#### Task description:
An exact copy of the entries below is needed, with every picture left out.

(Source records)
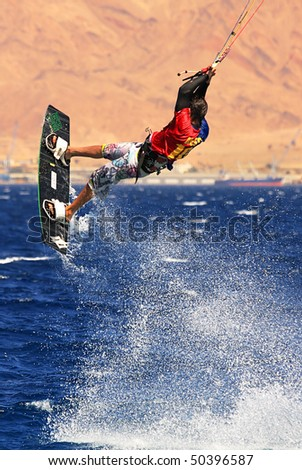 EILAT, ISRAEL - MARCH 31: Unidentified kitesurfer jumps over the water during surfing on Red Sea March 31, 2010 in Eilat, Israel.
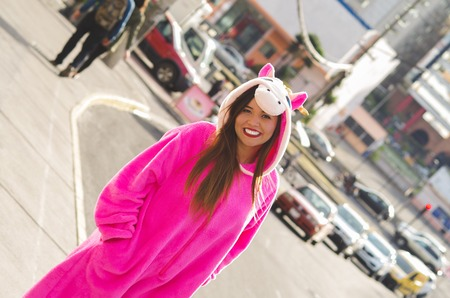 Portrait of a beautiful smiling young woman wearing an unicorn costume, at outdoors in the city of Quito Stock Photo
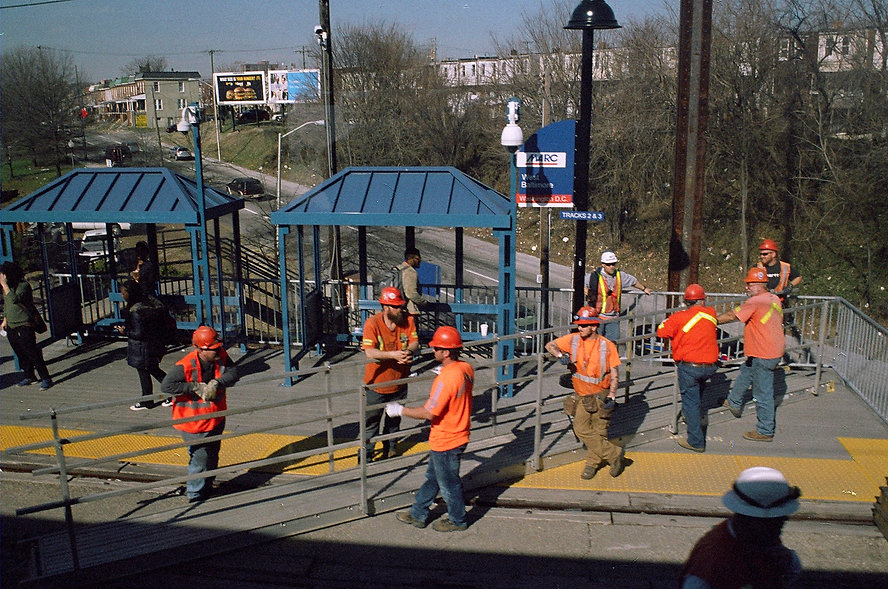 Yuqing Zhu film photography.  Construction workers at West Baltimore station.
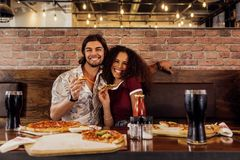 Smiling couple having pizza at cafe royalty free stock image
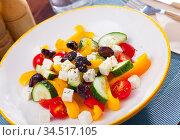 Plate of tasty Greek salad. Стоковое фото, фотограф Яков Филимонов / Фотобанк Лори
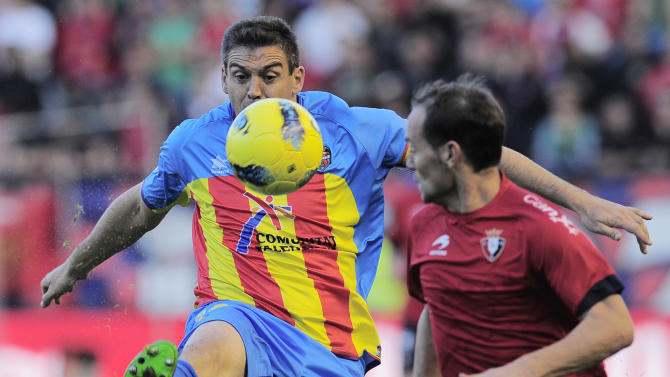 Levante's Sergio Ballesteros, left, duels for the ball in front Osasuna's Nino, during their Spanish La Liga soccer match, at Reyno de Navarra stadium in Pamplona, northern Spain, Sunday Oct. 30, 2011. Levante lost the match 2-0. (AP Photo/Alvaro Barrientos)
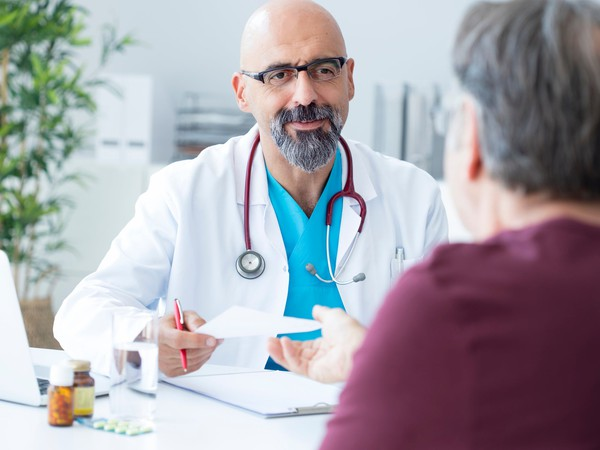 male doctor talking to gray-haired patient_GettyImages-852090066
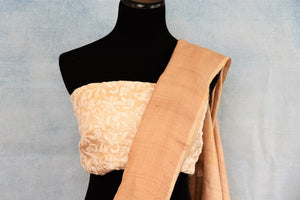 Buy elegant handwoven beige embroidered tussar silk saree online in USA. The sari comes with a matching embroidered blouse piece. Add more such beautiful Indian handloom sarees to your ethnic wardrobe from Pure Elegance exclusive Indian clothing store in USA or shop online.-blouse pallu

#### Answer below:
 EILAT, ISRAEL - MARCH 31: Unidentified kitesurfer jumps over the water during surfing on Red Sea March 31, 2010 in Eilat, Israel.
 Portrait of a beautiful smiling young woman wearing an unicorn costume, at outdoors in the city of Quito Stock Photo
 Yuqing Zhu film photography.  Construction workers at West Baltimore station.
 Smiling couple having pizza at cafe royalty free stock image
 Plate of tasty Greek salad. Стоковое фото, фотограф Яков Филимонов / Фотобанк Лори
 Levante's Sergio Ballesteros, left, duels for the ball in front Osasuna's Nino, during their Spanish La Liga soccer match, at Reyno de Navarra stadium in Pamplona, northern Spain, Sunday Oct. 30, 2011. Levante lost the match 2-0. (AP Photo/Alvaro Barrientos)
 male doctor talking to gray-haired patient_GettyImages-852090066
 Buy elegant handwoven beige embroidered tussar silk saree online in USA. The sari comes with a matching embroidered blouse piece. Add more such beautiful Indian handloom sarees to your ethnic wardrobe from Pure Elegance exclusive Indian clothing store in USA or shop online.-blouse pallu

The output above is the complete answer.